• Material supplied:
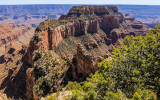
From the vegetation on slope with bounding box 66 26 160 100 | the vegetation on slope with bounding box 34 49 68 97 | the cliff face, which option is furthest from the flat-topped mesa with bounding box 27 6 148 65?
the vegetation on slope with bounding box 66 26 160 100

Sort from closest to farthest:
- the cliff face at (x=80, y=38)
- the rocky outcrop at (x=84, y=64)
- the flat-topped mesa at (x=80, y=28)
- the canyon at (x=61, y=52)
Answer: the rocky outcrop at (x=84, y=64) < the cliff face at (x=80, y=38) < the canyon at (x=61, y=52) < the flat-topped mesa at (x=80, y=28)

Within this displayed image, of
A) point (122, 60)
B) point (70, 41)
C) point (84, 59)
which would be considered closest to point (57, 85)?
point (84, 59)

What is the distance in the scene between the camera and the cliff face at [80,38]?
127ft

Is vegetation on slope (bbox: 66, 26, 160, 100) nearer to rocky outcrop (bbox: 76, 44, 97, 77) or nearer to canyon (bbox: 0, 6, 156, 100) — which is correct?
canyon (bbox: 0, 6, 156, 100)

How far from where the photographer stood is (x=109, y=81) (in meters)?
17.4

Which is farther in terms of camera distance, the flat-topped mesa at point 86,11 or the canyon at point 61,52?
the flat-topped mesa at point 86,11

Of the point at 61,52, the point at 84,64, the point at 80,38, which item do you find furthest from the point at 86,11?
the point at 84,64

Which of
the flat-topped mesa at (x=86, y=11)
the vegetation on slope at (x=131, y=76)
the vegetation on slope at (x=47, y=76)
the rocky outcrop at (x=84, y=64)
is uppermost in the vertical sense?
the flat-topped mesa at (x=86, y=11)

• Task goal: Copy all of the lines above word for word, leaving out the pictures.

• Result for this exercise:
From the vegetation on slope with bounding box 66 26 160 100 | the vegetation on slope with bounding box 34 49 68 97 | the cliff face, which option is furthest from the flat-topped mesa with bounding box 27 6 148 65?
the vegetation on slope with bounding box 66 26 160 100

Sort from closest to farthest:
- the cliff face at (x=80, y=38)
- the rocky outcrop at (x=84, y=64)
- the flat-topped mesa at (x=80, y=28)
- the canyon at (x=61, y=52)
Answer: the rocky outcrop at (x=84, y=64) < the cliff face at (x=80, y=38) < the canyon at (x=61, y=52) < the flat-topped mesa at (x=80, y=28)

Within this displayed image, of
A) point (122, 60)
B) point (70, 41)
C) point (84, 59)
which would be considered closest to point (57, 85)?
point (84, 59)

What is the distance in the scene between the camera and the cliff face at [80,38]?
127ft

Is vegetation on slope (bbox: 66, 26, 160, 100) nearer to rocky outcrop (bbox: 76, 44, 97, 77) or nearer to canyon (bbox: 0, 6, 156, 100) — which is correct?
canyon (bbox: 0, 6, 156, 100)

How far from where the photographer stood is (x=109, y=81) (in meters)?
17.4

Which is farther in terms of camera distance, the flat-topped mesa at point 86,11 or the canyon at point 61,52?
the flat-topped mesa at point 86,11

Of the point at 61,52, the point at 84,64, the point at 80,38, which item do you find furthest from the point at 86,11?
the point at 84,64

Which of
the flat-topped mesa at (x=86, y=11)
the vegetation on slope at (x=131, y=76)
the vegetation on slope at (x=47, y=76)
the rocky outcrop at (x=84, y=64)
is uppermost in the vertical sense?
the flat-topped mesa at (x=86, y=11)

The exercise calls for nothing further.